The list should have a date at which the user's entry was last
updated and signed off by them as complete.

Ian.

Re: Debian contributor Register of Interests

[Jonathan Dowland]

On Tue, May 09, 2017 at 09:16:21AM +0100, Jonathan Dowland wrote:
> To that end I sat down just now to create it. Unfortunately wiki.d.o appears
> to have died whilst I was doing so.

Here's the wiki page : https://wiki.debian.org/RegisterOfInterests

Debian contributor Register of Interests

[Jonathan Dowland]

Hi all,

>From time to time (usually during flamewars) the issue of potential conflicts
of interests sometimes comes up in various places in our around our community.

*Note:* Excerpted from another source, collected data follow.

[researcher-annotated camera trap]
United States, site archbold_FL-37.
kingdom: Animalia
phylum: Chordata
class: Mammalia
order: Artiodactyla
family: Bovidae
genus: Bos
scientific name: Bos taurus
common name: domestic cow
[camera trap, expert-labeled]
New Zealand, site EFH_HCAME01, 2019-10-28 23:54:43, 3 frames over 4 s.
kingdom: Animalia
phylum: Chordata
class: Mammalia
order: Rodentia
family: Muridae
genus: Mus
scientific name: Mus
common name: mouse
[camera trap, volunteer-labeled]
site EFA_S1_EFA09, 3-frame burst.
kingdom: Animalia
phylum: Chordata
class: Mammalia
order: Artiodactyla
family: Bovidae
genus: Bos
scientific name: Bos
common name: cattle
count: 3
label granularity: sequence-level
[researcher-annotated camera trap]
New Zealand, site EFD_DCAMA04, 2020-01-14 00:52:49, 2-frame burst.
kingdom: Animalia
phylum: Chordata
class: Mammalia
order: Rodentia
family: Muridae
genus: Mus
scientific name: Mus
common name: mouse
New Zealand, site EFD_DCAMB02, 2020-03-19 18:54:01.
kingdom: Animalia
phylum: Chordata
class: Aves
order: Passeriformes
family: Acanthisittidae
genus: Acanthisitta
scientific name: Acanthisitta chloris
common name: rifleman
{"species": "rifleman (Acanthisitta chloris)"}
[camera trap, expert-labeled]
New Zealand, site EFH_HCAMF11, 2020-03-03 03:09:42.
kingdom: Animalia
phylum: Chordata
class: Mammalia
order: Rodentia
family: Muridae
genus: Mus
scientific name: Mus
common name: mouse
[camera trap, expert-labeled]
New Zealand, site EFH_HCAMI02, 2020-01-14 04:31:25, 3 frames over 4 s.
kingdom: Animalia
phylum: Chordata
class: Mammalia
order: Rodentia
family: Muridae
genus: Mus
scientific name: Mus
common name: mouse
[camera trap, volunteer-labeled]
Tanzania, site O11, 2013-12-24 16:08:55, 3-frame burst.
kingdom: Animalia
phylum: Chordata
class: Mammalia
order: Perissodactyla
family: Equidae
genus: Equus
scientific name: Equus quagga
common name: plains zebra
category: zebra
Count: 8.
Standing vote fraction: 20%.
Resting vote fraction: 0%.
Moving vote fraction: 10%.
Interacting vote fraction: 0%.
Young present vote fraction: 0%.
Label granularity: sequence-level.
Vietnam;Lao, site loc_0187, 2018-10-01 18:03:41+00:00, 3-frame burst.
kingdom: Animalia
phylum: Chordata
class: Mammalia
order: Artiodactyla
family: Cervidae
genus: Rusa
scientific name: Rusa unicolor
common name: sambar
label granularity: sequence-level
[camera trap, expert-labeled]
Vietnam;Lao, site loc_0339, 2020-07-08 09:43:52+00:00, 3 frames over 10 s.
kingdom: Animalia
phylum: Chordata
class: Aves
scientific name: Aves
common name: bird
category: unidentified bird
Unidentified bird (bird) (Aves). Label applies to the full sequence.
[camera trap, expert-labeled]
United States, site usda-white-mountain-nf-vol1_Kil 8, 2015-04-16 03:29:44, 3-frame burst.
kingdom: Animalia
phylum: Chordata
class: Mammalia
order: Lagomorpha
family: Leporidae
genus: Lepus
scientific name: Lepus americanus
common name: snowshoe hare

I wish to first state that I have never felt that any Debian contributor that
I know has ever acted against the best interests of the project. I have no
personal concerns about conflicts of interest with any of my Debian colleagues.

However in the interests of transparency I feel that a voluntary, opt-in
"Register of Interests" is a good idea for the project. I feel that such a list
(populated) would demonstrate the transparency and openness that are part of
our project's values.

To that end I sat down just now to create it. Unfortunately wiki.d.o appears
to have died whilst I was doing so. Here's the wiki text that I will be
submitting at my next opportunity:

> This is a voluntary, opt-in register of Debian contributor's "Interests"
> (such as: employer).
>
> On occasion the issue of a conflict of interest is raised within the project,
> especially around topics with many differing or passionate views. The
> intention of this list is for those who agree to clearly indicate any
> potential "Interest" that they may have, for transparency.
>
> The following people have added themselves to this list. No-one should assume
> that the presence or absence of a person from this list implies any conflict
> of interest or misconduct within Debian.
>
> || '''User''' || '''Interest''' || '''From''' || '''Until''' ||
> || JonDowland || Red Hat || 2015 || - ||



-- 
⢀⣴⠾⠻⢶⣦⠀ 
⣾⠁⢠⠒⠀⣿⡁ Jonathan Dowland
⢿⡄⠘⠷⠚⠋⠀ https://jmtd.net
⠈⠳⣄ Please do not CC me, I am subscribed to the list.